Scrutiny of decommissioning rules heating up, Aberdeen law professor says

Aberdeen University professor John Paterson
Aberdeen University professor John Paterson

Oil industry bosses are more vigorously questioning whether current rules for leaving installations in the North Sea are fit for purpose, an Aberdeen academic said.

Professor John Paterson, from Aberdeen University’s law school, said more people are discussing whether the criteria are too restrictive.

He also said efforts to attract further investment to the UK North Sea could be enhanced if the government accepted liability for infrastructure in perpetuity.

Ospar, a pan-European body which was set up to protect the marine environment of the north-east Atlantic, requires companies to remove installations in their entirety once they reach the end of their production cycle.

But exceptions can be made if a company can prove that removing infrastructure would do more harm to the environment than leaving it at sea.

Fifteen countries have signed up to the Ospar Convention, including the UK.

Prof Paterson said there were “inconsistencies” in the current system and suggested that the development of a more coherent, scientific approach could result in more infrastructure being left behind.

He questioned whether it was reasonable to exclude the possibility of leaving installations in place as artificial reefs.

The presence of marine growth on subsea equipment is “not a relevant consideration for leaving in place” at present, he added.

Addressing guests at a business breakfast hosted by the university, he said leaving more oil infrastructure in the basin would increase the focus on the issue of liability.

The latest guidance from the UK Government states the “owner” of the infrastructure at the point of decommissioning is liable “in perpetuity”, Prof Paterson said.

He said the theme “exercised minds” in industry, but accepted that the positive response to recent UK offshore licensing rounds indicates companies are not unduly deterred by the spectre of perpetual liability.

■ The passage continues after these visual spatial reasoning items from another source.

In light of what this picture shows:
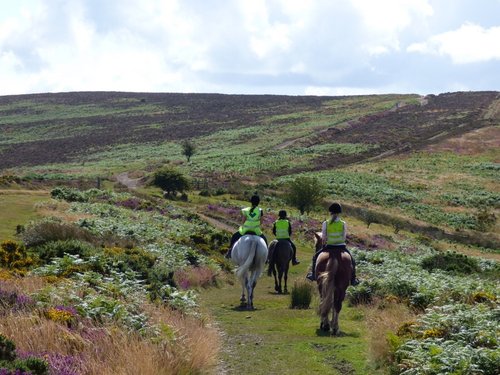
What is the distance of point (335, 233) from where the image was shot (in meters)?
12.7

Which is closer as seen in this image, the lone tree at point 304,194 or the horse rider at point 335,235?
the horse rider at point 335,235

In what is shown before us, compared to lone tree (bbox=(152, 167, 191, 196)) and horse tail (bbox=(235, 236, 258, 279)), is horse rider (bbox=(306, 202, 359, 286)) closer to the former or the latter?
horse tail (bbox=(235, 236, 258, 279))

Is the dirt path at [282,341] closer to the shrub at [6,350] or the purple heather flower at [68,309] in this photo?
the purple heather flower at [68,309]

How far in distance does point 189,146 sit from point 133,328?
3598 inches

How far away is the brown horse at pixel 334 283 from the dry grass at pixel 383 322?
771 mm

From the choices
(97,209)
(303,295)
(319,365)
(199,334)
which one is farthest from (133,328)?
(97,209)

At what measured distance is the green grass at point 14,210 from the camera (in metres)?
25.6

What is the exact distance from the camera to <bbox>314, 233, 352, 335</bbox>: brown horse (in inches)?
476

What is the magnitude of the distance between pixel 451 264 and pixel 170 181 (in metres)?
36.9

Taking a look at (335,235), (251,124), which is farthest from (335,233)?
(251,124)

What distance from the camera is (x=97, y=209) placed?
34.5m

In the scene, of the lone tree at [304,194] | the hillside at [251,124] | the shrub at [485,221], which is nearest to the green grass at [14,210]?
the lone tree at [304,194]

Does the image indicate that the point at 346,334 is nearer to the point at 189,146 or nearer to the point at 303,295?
the point at 303,295

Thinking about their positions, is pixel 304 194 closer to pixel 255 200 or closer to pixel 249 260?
pixel 255 200
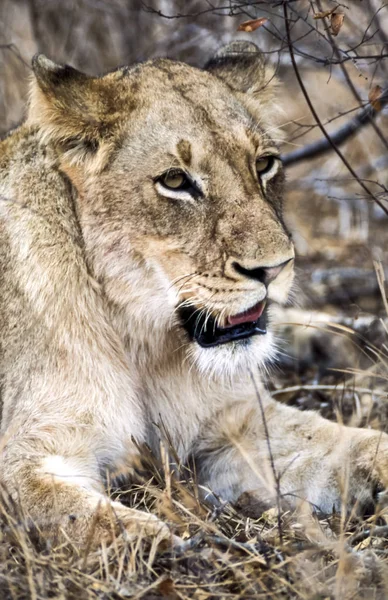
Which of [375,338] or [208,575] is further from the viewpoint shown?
[375,338]

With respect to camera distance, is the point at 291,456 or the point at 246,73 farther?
the point at 246,73

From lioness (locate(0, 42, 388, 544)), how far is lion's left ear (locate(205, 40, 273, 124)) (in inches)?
10.6

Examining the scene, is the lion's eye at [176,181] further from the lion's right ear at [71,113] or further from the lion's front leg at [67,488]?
the lion's front leg at [67,488]

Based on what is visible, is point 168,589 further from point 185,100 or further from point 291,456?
point 185,100

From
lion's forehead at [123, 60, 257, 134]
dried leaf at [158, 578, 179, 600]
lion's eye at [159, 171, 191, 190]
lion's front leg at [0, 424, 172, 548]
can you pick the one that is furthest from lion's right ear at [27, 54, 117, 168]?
dried leaf at [158, 578, 179, 600]

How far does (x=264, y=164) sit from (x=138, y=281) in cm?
75

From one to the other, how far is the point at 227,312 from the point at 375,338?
76.4 inches

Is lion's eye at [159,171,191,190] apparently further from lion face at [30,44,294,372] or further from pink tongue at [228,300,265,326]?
pink tongue at [228,300,265,326]

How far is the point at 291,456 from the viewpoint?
12.5 ft

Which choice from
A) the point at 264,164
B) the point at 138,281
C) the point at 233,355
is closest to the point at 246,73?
the point at 264,164

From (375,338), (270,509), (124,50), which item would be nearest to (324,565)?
(270,509)

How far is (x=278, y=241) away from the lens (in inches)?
128

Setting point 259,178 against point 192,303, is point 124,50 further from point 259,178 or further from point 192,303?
point 192,303

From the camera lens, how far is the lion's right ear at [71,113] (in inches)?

Prof Paterson did say it made sense to plan for a situation where a company with liability had ceased to exist.

Adopting the Norwegian model, under which licensees can transfer liability to the state in exchange for financial compensation, could be a remedy.

“The state accepting liability would remove uncertainty as in 50 years some companies won’t exist anymore,” he said.

“It would also send a positive message to investors at an ultra-mature stage of the basin’s cycle.”

Prof Paterson also said the matter of ownership was less straightforward than it may appear.

The UK Government − though the Department for Business, Energy and Industrial Strategy, and the Oil and Gas Authority – dishes out licences for oil exploration and production, while the Crown Estate issues leases for offshore wind and carbon capture and storage projects.

Prof Paterson said the authorities “derive financial benefit” from the system and “exercise strong property rights”.

He said it was unclear whether companies could successfully argue that they have a “landlord” who should bear some responsibility.

In the absence of “definitive answers” in international law, that line of inquiry could be a “red herring”, Prof Paterson acknowledged.

Furthermore, in the event of a vessel colliding with residual infrastructure, for example, the owners of installations could argue they were not negligible if all the relevant boxes were ticked, he said.

Among other things, they would need to prove they had fulfilled the obligations under the Petroleum Act 1998, had kept up with monitoring, and that UK authorities had accepted their “close-out report”.

He stressed that the university was simply trying to “dig into some questions and open up conversions” so that current rules are scrutinised.